The afternoon brought some free time. Fr. Apollinaire Mutima, SCJ, is the associate at st. Gabriel Mission. He is also studying in a field not usually associated with theology: forestry and agronomics. His last “field” placement was in the forests downriver where he learned about sustainability and trees. The jungle/forest has incredibly rich biodiversity, but the ecosystem is fragile and subject to abuse. We are stewards of the earth we inherit, and want to pass it on to the next generation in better shape than we found it. But that will take much work and conscious effort.

In the evening 27 area SCJs gathered for a farewell supper. We’ve been hosted and shown around by many of them individually, but it was nice to have everyone together at the provincial house. Tomorrow we travel back to the capitol, Kinshasa, so tonight was a time to exchange laughter, stories and email addresses, and wonder when we might next meet again.

Education about education in Congo

Fr.

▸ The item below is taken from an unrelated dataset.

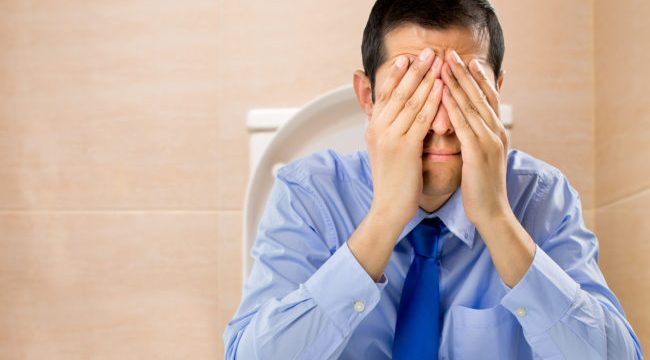 Hemorrhoids treatment advices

Charles Brown shared the photo above of SCJs with diocesan radio and television personnel in Congo. The US Province helps to financially support the broadcast center whose task is "evangelization and social development." Fr. Steve was interviewed on television during his visit.

Fr. Charles Brown shared the photo above of SCJs with diocesan radio and television personnel in Kisangani. The US Province helps to financially support the broadcast center whose task is “evangelization and social development.” Fr. Steve was interviewed on television during his visit.

Fr. Stephen Huffstetter continues to share his journal entries from the Congolese Province:

Friday, November 28 - The SCJ visitors from Poland and Cameroon returned home  yesterday and we welcomed two new members from the North Italian Province, Frs. Nerio and Daniele to our tour group. They flew into Uganda and took part in the events of the eastern part of the Congo before working their way to Kisangani to meet up with us here.

Visiting the minor seminary for the archdiocese brought back many memories for Fr. Nerio, who had lived there himself when it was an SCJ institution. We saw workers harvesting clusters of walnut-sized pods from palm trees to  press and boil and make palm oil. Rather than a kitchen, the cooking area was outside in the courtyard. Blankets spread in the sun held drying manioc.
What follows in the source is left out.